- Relator(a)
- Ministro Luiz Fux
- Órgão julgador
- Primeira Seção
- Data do julgamento
- 23/06/2010
- Data de publicação
- 01/07/2010
STJ – Acórdão, Rel. Ministro Luiz Fux, Primeira Seção, j. 23/06/2010, p. 01/07/2010
AGRAVO REGIMENTAL NOS EMBARGOS DE DIVERGÊNCIA EM RECURSO ESPECIAL (TRIBUTÁRIO. QUEBRA DO SIGILO BANCÁRIO SEM AUTORIZAÇÃO JUDICIAL. CONSTITUIÇÃO DE CRÉDITOS TRIBUTÁRIOS REFERENTES A FATOS IMPONÍVEIS ANTERIORES À VIGÊNCIA DA LEI COMPLEMENTAR 105/2001. APLICAÇÃO IMEDIATA. ARTIGO 144, § 1º, DO CTN. EXCEÇÃO AO PRINCÍPIO DA IRRETROATIVIDADE.).
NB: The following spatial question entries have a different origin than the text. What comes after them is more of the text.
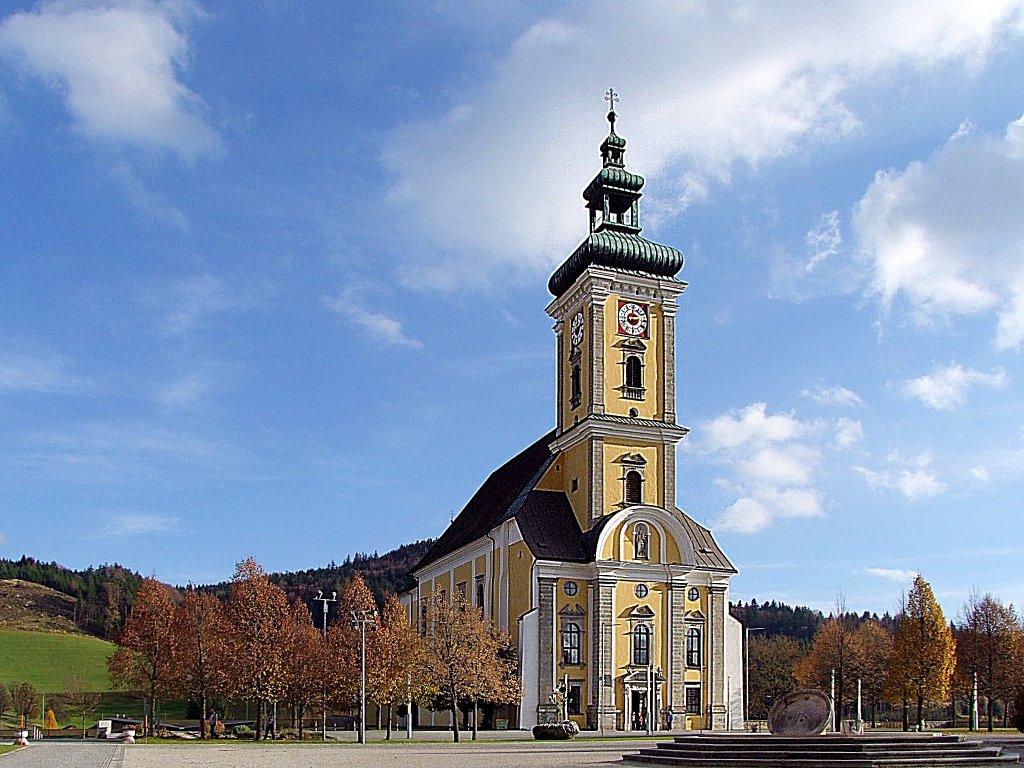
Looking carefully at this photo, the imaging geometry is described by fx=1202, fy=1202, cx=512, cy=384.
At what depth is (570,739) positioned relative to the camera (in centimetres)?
5000

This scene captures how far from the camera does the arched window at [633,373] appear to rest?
68938mm

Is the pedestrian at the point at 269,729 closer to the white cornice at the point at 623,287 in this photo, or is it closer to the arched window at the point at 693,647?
the arched window at the point at 693,647

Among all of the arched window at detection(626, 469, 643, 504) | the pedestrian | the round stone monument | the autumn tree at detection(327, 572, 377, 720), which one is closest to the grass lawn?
the pedestrian

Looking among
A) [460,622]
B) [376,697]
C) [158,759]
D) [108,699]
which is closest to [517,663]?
[460,622]

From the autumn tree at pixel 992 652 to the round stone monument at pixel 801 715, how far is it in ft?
148

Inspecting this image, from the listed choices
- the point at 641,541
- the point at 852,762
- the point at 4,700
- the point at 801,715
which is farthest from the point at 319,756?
the point at 4,700

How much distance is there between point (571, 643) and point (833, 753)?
1463 inches

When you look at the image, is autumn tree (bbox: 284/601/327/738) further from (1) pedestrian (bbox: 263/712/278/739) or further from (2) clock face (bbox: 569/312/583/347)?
(2) clock face (bbox: 569/312/583/347)

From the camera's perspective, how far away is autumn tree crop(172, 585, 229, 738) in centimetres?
5153

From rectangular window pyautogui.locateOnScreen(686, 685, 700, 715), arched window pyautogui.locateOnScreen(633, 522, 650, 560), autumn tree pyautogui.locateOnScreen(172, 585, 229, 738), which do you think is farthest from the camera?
arched window pyautogui.locateOnScreen(633, 522, 650, 560)

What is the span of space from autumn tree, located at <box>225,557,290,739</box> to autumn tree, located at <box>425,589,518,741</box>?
7203mm

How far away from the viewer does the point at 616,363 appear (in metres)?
68.6

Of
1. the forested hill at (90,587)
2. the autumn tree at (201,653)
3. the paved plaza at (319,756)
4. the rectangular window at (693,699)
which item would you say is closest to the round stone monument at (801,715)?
the paved plaza at (319,756)

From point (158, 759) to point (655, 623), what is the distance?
3594cm
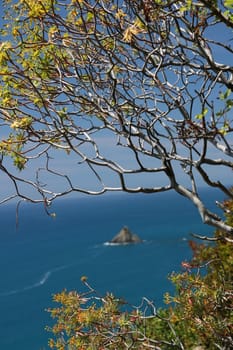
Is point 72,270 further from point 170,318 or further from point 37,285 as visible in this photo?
point 170,318

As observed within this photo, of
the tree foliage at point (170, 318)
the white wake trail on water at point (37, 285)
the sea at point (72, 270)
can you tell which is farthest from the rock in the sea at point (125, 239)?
the tree foliage at point (170, 318)

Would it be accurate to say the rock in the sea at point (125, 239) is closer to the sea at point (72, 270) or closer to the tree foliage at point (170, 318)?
the sea at point (72, 270)

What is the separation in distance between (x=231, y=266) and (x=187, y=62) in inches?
251

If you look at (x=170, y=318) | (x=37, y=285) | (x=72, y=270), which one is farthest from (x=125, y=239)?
(x=170, y=318)

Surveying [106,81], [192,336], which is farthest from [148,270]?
[106,81]

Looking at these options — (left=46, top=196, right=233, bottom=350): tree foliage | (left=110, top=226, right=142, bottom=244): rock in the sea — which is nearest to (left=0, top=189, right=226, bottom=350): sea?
(left=110, top=226, right=142, bottom=244): rock in the sea

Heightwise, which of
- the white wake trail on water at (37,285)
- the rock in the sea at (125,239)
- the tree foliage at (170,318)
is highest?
the rock in the sea at (125,239)

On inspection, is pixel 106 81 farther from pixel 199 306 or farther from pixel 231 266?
pixel 231 266

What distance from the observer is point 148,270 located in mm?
87875

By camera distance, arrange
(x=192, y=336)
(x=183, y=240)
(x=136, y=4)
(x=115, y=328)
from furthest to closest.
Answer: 1. (x=183, y=240)
2. (x=192, y=336)
3. (x=115, y=328)
4. (x=136, y=4)

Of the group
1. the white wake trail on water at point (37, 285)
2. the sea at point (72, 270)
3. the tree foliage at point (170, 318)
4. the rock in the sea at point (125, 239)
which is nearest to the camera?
the tree foliage at point (170, 318)

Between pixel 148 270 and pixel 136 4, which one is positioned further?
pixel 148 270

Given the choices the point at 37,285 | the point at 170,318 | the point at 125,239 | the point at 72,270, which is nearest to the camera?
the point at 170,318

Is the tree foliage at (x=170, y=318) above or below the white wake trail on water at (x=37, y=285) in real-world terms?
below
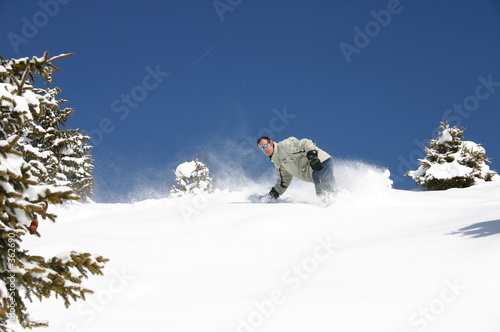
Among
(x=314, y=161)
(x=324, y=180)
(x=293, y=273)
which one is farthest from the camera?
(x=324, y=180)

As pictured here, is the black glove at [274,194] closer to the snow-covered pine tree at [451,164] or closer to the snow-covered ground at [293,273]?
the snow-covered ground at [293,273]

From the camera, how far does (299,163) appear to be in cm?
749

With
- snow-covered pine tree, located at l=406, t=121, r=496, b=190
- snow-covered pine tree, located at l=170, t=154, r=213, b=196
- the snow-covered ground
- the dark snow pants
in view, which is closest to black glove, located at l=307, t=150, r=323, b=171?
the dark snow pants

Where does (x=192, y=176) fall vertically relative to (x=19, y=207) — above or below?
above

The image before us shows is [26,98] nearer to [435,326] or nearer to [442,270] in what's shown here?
[435,326]

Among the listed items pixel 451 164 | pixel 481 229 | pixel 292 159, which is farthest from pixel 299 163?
pixel 451 164

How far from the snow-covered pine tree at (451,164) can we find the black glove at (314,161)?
9.87 meters

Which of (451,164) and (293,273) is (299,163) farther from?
(451,164)

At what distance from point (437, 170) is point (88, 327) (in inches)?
604

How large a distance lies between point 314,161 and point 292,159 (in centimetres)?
67

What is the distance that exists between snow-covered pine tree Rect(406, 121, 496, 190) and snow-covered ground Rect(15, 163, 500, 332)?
10.3 m

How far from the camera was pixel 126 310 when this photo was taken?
263 cm

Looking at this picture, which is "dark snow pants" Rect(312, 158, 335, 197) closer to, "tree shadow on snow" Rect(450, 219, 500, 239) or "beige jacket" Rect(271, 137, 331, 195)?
"beige jacket" Rect(271, 137, 331, 195)

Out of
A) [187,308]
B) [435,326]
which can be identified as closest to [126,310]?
[187,308]
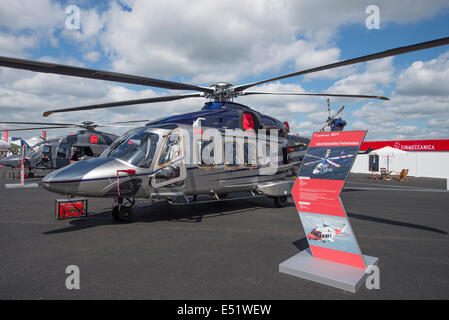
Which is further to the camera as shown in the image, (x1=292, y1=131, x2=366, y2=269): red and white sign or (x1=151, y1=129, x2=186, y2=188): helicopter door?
(x1=151, y1=129, x2=186, y2=188): helicopter door

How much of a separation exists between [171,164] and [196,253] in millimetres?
2636

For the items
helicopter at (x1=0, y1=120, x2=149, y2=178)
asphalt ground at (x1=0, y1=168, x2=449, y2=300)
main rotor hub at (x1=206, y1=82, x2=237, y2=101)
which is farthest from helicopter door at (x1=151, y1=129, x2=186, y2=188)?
helicopter at (x1=0, y1=120, x2=149, y2=178)

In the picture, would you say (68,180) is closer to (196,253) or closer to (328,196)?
(196,253)

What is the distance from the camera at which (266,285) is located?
3.46 meters

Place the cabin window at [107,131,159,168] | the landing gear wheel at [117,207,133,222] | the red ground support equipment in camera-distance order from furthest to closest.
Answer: the red ground support equipment
the landing gear wheel at [117,207,133,222]
the cabin window at [107,131,159,168]

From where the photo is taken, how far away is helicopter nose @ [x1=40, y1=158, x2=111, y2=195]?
17.8ft

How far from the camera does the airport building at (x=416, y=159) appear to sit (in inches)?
999

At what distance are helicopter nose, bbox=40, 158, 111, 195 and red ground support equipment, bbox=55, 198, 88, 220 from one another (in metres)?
1.63

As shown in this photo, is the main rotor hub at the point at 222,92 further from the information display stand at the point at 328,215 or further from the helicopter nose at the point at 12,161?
the helicopter nose at the point at 12,161

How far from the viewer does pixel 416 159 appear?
27.3 meters

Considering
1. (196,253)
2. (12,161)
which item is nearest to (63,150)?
(12,161)

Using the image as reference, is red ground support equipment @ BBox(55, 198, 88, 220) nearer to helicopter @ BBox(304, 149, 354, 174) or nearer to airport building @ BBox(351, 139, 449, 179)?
helicopter @ BBox(304, 149, 354, 174)

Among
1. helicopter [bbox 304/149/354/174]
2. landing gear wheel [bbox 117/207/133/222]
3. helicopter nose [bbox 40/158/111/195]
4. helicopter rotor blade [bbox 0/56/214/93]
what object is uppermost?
helicopter rotor blade [bbox 0/56/214/93]

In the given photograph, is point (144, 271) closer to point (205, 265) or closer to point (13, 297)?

DISSÍDIO JURISPRUDENCIAL. ARESTO APONTADO COMO PARADIGMA QUE ESPOSA ENTENDIMENTO ULTRAPASSADO. NÃO CABIMENTO. SÚMULA 168/STJ. APLICAÇÃO. JULGAMENTO, PELA PRIMEIRA SEÇÃO, DO RECURSO ESPECIAL REPRESENTATIVO DA CONTROVÉRSIA (RESP 1.134.665/SP) 1. Os embargos de divergência revelam-se inadmissíveis, nos termos da Súmula 168/STJ, quando a jurisprudência do Tribunal se firmou no mesmo sentido do acórdão embargado, por isso que é mister que o dissídio jurisprudencial seja atual para fins de admissão dos embargos, não bastando, portanto, que existam julgados antigos que se contraponham com a jurisprudência contemporânea. 2. "Os embargos de divergência pressupõem identidade de fato e solução normativa diversa, com o escopo de uniformizar a jurisprudência. Para fundamentar o cabimento do recurso em questão, deve ser demonstrada a existência de dissídio jurisprudencial atual, cabendo a esta Corte Superior tão-somente uniformizar o direito infraconstitucional." (ERESP 312.518/AL, rel. p/ acórdão Ministra Denise Arruda). 3. A Primeira Seção, quando do julgamento de recurso especial representativo de controvérsia, consolidou o entendimento de que a quebra do sigilo bancário sem prévia autorização judicial, para fins de constituição de crédito tributário não extinto, é autorizada pela Lei 8.021/90 e pela Lei Complementar 105/2001, normas procedimentais, cuja aplicação é imediata, à luz do disposto no artigo 144, § 1º, do CTN (Precedente da Primeira Seção submetido ao rito do artigo 543-C, do CPC: REsp 1.134.665/SP, Rel. Ministro Luiz Fux, julgado em 25.11.2009, DJe 18.12.2009). 4. Conseqüentemente, revela-se superado o acórdão paradigma, oriundo da Primeira Turma, julgado em 02.02.1994, que esposa a tese de que "o sigilo bancário do contribuinte não pode ser quebrado com base em procedimento administrativo-fiscal, por implicar indevida intromissão na privacidade do cidadão, garantia esta expressamente amparada pela Constituição Federal" (REsp 37.566/RS). 5. Agravo regimental desprovido. (AgRg nos EREsp n. 776.045/SC, relator Ministro Luiz Fux, Primeira Seção, julgado em 23/6/2010, DJe de 1/7/2010.)